= Directive =
Write out the data below, from the line containing "Is there 'cell' here?" through the line containing "371L339 382H426V393H502L556 350V273L513", with both of those lines included and the pictures omitted.

= Extracted entries =
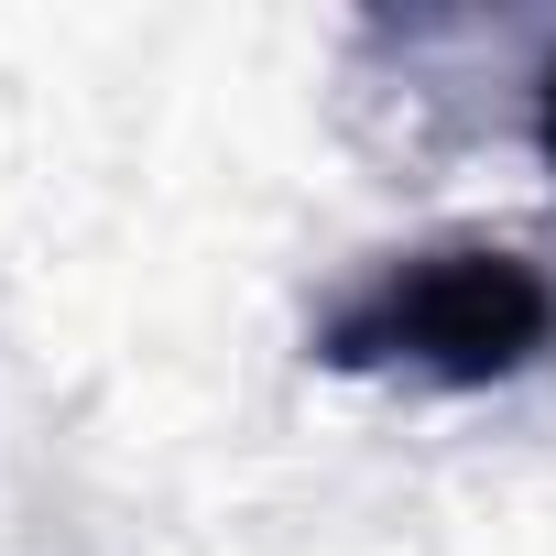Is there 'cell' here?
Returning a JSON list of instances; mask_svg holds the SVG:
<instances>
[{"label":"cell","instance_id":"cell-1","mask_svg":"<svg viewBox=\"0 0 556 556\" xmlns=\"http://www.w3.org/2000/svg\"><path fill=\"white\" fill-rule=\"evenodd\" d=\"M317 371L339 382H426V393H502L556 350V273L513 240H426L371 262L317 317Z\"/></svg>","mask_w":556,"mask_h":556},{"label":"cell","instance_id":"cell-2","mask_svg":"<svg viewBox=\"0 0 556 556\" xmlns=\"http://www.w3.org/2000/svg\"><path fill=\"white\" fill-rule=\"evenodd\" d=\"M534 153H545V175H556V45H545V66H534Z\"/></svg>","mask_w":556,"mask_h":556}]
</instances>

--

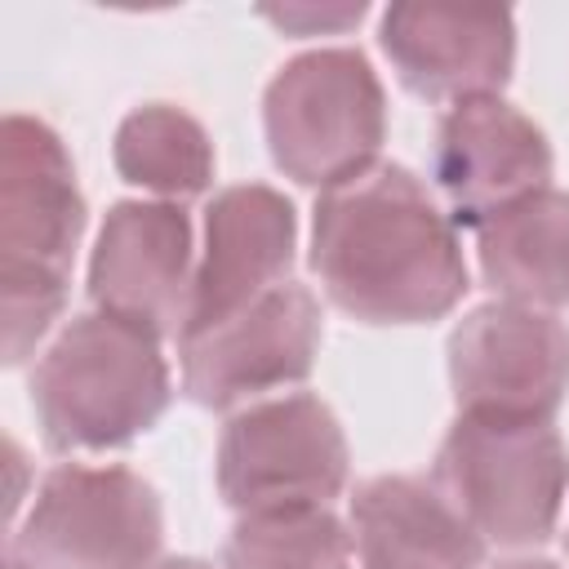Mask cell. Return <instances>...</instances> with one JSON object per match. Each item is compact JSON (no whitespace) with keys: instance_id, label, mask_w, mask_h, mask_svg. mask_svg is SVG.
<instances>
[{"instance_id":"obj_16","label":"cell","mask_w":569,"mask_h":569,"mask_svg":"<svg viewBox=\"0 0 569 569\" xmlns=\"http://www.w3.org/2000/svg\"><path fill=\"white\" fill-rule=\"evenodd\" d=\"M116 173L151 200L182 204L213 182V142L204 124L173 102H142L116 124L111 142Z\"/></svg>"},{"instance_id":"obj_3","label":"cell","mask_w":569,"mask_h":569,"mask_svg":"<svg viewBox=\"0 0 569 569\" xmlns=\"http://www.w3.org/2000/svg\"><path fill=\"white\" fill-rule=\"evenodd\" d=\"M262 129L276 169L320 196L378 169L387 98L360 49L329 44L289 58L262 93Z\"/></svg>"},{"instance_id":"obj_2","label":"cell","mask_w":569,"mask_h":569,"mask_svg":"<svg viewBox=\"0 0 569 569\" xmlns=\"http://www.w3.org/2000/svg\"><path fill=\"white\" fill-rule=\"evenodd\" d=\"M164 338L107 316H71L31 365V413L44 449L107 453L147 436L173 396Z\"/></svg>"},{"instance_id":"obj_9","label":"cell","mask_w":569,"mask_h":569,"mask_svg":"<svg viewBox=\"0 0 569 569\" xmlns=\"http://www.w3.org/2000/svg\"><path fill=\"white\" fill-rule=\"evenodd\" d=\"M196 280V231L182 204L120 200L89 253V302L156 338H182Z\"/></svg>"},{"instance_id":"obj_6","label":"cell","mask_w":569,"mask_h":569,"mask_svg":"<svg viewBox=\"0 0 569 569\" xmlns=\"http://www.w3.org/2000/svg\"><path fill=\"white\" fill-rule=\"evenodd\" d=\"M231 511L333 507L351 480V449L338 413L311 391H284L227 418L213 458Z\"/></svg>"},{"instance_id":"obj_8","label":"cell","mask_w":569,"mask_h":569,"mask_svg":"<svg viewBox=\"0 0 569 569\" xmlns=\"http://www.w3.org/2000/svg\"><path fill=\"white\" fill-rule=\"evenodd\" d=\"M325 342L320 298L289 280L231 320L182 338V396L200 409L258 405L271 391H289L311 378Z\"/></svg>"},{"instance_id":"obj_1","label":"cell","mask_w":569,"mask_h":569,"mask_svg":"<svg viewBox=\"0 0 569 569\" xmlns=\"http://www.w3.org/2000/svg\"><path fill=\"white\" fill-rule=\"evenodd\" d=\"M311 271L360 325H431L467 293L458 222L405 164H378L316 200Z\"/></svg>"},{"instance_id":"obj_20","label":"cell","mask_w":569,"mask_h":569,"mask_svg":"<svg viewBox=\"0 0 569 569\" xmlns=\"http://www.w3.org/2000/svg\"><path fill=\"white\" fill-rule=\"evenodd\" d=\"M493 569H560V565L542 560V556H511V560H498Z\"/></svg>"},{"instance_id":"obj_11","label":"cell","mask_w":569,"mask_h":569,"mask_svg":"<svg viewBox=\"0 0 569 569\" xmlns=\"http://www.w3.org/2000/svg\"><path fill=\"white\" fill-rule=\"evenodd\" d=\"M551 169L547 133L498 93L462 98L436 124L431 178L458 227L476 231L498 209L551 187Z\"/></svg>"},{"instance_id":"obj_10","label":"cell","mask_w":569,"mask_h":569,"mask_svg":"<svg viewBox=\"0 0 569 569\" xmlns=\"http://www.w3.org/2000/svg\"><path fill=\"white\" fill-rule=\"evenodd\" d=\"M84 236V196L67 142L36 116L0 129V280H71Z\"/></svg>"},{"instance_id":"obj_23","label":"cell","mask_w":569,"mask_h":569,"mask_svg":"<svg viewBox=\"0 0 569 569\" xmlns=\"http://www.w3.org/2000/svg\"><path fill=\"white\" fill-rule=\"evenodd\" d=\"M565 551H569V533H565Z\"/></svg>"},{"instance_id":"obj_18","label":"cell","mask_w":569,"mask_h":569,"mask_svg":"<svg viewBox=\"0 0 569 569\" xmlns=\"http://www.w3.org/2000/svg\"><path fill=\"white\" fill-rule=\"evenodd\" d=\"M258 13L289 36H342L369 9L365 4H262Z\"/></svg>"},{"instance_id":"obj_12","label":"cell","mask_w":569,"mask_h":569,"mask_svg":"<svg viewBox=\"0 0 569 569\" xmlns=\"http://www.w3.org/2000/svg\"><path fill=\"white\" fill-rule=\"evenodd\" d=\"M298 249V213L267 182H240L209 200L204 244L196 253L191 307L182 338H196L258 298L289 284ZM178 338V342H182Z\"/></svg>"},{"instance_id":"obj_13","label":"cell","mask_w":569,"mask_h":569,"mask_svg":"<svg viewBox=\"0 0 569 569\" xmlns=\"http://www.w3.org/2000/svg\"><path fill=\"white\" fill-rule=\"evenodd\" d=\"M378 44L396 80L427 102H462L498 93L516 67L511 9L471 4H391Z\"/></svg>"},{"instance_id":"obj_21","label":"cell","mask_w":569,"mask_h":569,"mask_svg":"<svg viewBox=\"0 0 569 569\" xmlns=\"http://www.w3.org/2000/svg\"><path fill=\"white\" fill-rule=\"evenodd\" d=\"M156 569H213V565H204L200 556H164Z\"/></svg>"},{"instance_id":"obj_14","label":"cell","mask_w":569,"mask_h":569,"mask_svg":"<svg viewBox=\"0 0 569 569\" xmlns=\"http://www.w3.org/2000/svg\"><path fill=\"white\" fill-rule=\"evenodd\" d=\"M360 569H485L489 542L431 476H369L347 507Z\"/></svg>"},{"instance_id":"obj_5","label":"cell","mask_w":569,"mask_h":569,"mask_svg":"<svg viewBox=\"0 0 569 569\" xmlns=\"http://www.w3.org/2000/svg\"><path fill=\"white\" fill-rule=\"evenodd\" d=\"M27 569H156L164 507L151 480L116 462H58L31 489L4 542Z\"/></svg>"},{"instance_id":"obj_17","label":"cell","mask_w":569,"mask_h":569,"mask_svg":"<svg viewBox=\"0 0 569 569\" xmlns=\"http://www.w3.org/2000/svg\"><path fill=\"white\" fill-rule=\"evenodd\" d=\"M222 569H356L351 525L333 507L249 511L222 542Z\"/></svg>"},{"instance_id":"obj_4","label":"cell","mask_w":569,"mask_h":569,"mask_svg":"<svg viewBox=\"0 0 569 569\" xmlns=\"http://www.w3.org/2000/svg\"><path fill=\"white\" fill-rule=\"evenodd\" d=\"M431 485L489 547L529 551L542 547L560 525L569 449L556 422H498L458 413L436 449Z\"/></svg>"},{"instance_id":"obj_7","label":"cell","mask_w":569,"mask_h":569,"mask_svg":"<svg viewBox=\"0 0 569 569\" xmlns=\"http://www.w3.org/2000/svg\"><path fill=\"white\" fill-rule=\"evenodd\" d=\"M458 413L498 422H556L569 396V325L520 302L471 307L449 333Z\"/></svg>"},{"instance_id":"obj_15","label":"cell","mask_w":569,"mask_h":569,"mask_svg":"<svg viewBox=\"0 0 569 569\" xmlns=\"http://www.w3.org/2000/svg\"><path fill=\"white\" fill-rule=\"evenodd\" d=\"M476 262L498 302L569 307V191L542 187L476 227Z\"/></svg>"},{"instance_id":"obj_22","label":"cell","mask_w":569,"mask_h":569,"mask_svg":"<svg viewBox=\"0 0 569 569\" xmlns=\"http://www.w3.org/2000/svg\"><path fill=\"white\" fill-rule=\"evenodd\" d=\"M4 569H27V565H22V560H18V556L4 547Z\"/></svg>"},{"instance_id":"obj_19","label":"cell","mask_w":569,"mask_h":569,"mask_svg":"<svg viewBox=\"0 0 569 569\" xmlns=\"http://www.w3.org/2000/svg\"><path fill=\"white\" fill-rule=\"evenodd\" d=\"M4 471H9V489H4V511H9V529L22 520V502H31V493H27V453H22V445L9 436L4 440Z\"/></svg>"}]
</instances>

= Output of the task =
Is there 'cell' here?
Returning a JSON list of instances; mask_svg holds the SVG:
<instances>
[{"label":"cell","instance_id":"cell-1","mask_svg":"<svg viewBox=\"0 0 556 556\" xmlns=\"http://www.w3.org/2000/svg\"><path fill=\"white\" fill-rule=\"evenodd\" d=\"M317 371L339 382H426V393H502L556 350V273L513 240H426L371 262L317 317Z\"/></svg>","mask_w":556,"mask_h":556},{"label":"cell","instance_id":"cell-2","mask_svg":"<svg viewBox=\"0 0 556 556\" xmlns=\"http://www.w3.org/2000/svg\"><path fill=\"white\" fill-rule=\"evenodd\" d=\"M534 153H545V175H556V45H545V66H534Z\"/></svg>","mask_w":556,"mask_h":556}]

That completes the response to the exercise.